▶ [Exercise 1]:
Say whether each statement agrees with the court excerpt on the lost prison videotape, and back each yes or no with the deciding words of that excerpt, quoted exactly. (a) The plaintiff is currently housed at Georgia State Prison. (b) The recommendation is to dismiss all of the plaintiff's claims for failure to state a claim. (c) The plaintiff contends the videotape should have been kept for five years.
▶ [Exercise 2]:
Carry on the court excerpt on the lost prison videotape from the point where it stops.

____ Text extract

CIVIL ACTION NO.: 6:15-cv-50




Plaintiff, who is currently housed at Hancock State Prison in Sparta, Georgia, submitted a Complaint in the above captioned action pursuant to 42 U.S.C. § 1983 against Defendants, who are officers at Georgia State Prison in Reidsville, Georgia. (Doc. 1.) Plaintiff's Complaint relates to another action that Plaintiff filed in this Court and which is still pending, Jenkins v. Hutcheson, 6:14-cv-81 (S.D. Ga. July 13, 2014) (hereinafter referred to as "Jenkins I"). In Jenkins I, Plaintiff alleged that Defendant Joseph Hutcheson, a correctional officer, assaulted Plaintiff while escorting him at Smith State Prison. In the instant case, Plaintiff alleges that Defendants destroyed the video tape of this incident. (Doc. 1, pp. 8-12.)

The Court has conducted the requisite frivolity review of that Complaint. For the reasons set forth below, I RECOMMEND that the Court DISMISS Plaintiff's claims in their entirety for failure to state a claim. In addition, the Court should DENY Plaintiff leave to appeal in forma pauperis.


The below recited facts are taken from Plaintiff's Complaint and are accepted as true, as they must be at this stage.

In his Complaint in this action, Plaintiff explains that he has sued Defendant Hutcheson in Jenkins I, for "the wrongful use of excessive force in violation of his Eighth Amendment rights." (Id. at p. 8.) Plaintiff alleges that Defendant Chatham, the Warden of Georgia State Prison, and Defendant Williams, the Deputy Warden, had a duty to review and preserve the videotape of the use of force pursuant to the Prison's standard operating procedure. (Id.) Plaintiff contends that the videotape should have been preserved for three years. (Id. at pp. 8-9.) He goes on to allege that Defendants have failed to preserve the video evidence and, as a result, Defendant Hutcheson and his witnesses have been able to fabricate their version of events. (Id. at pp. 9-10.) Plaintiff contends that the failure to preserve the video tape has caused him actual harm by depriving him of the only reliable source of evidence. (Id. at pp. 10-11.) He contends that by failing to preserve the tape, Defendants violated his Eighth Amendment rights. ( pp. 11-12.)

________
____ Data provided

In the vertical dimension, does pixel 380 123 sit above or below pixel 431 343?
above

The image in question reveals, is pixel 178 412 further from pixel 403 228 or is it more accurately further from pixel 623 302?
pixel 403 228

________

▶ [Task response 1]:
(a) No: "Plaintiff, who is currently housed at Hancock State Prison in Sparta, Georgia"
(b) Yes: "I RECOMMEND that the Court DISMISS Plaintiff's claims in their entirety for failure to state a claim"
(c) No: "Plaintiff contends that the videotape should have been preserved for three years."

▶ [Task response 2]:
Plaintiff seeks to bring this action in forma pauperis under 42 U.S.C. § 1983. Under 28 U.S.C. § 1915(a)(1), the Court may authorize the filing of a civil lawsuit without the prepayment of fees if the plaintiff submits an affidavit that includes a statement of all of his assets and shows an inability to pay the filing fee and also includes a statement of the nature of the action which shows that he is entitled to redress. Even if the plaintiff proves indigence, the Court must dismiss the action if it is frivolous or malicious, or fails to state a claim upon which relief may be granted. 28 U.S.C. §§ 1915(e)(2)(B)(i)-(ii). Additionally, pursuant to 28 U.S.C. § 1915A, the Court must review a complaint in which a prisoner seeks redress from a governmental entity. Upon such screening, the Court must dismiss a complaint, or any portion thereof, that is frivolous or malicious, or fails to state a claim upon which relief may be granted or which seeks monetary relief from a defendant who is immune from such relief. 28 U.S.C. § 1915A(b).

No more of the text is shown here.